好き、禁止。

「まあでも、もうちょっと考えたらいいんちゃう?灯里の気持ちがいつ変わるかもわからんしな」

「うーん……、うん、そうかなあ」

「そうそう」

でも一度断ったのだから、神月くんだってもう次の恋愛に進んでいるかもしれない。今頃、同じ大学の誰かに告白されているかもしれないし。

「あ」

「ん?」

そういえば。
あの日、夜の公園で私が神月くんの告白を断ったとき、彼が気になることを言っていたのを思い出した。
月明りに照らされてしっかり見えた、まっすぐに私を見るあの顔。

「"じゃあ俺のこと好きになったら付き合ってくれるんですね"って言われた」

「……さすがかっこええなあ」

真剣な表情で私の手を握ったままそう言った神月くんが、頭の中に鮮明に浮かんでくる。
それはまるで、「絶対に俺の事好きにさせてみせます」とでも言われているようだった。

「本気やん」

「ねえ、ほんとに不思議なんだけど。
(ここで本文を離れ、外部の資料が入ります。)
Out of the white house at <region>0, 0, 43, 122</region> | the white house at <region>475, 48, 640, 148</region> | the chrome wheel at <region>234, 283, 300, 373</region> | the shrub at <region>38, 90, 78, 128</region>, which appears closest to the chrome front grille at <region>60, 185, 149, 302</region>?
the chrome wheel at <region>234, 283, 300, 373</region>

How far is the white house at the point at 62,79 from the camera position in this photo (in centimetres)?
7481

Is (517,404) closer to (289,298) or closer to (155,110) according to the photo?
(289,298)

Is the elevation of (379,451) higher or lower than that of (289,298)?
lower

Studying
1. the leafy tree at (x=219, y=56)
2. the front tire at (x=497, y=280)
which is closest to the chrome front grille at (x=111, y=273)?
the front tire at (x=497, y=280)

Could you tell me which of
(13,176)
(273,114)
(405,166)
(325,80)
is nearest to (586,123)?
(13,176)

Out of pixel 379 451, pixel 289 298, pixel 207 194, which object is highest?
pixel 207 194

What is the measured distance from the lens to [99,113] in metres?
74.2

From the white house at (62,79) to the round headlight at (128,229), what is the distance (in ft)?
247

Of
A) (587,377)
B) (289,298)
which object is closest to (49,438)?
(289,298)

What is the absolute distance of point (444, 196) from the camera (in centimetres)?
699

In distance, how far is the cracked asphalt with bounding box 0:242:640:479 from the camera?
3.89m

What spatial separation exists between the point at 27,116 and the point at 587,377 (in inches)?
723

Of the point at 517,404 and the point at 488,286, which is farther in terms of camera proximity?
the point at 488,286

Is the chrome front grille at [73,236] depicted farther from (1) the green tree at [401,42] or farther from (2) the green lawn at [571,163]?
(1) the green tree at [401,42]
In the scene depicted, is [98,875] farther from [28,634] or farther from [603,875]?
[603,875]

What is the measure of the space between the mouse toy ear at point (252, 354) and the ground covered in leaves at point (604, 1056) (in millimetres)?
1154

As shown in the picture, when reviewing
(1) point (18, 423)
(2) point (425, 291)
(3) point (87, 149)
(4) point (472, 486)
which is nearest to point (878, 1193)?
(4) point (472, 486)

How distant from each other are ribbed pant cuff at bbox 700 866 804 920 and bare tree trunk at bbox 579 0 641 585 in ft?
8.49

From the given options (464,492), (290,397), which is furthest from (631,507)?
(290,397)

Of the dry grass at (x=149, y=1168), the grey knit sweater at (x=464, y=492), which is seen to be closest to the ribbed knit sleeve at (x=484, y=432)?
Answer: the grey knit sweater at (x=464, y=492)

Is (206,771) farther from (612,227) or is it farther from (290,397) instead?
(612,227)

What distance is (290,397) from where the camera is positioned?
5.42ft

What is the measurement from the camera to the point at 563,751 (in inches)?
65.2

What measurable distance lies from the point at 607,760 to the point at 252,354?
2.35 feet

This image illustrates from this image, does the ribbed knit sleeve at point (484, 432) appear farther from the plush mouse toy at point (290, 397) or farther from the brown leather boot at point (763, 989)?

どうして私なんだろう」

「知らんわ、本人に聞けや」

かゆいかゆい、と言いながらようやく箸を持ち直した宗ちゃん。冷たい。

「これからもどうせバイトで顔合わせんねんで。変にぎくしゃくすんのやめてや、見てて恥ずいから」

「……はい」

そうなのだ。さっそく明日、告白されてから初めて神月くんとシフトが被っている。
自然に振る舞えるだろうかと、今から心配になってしまった。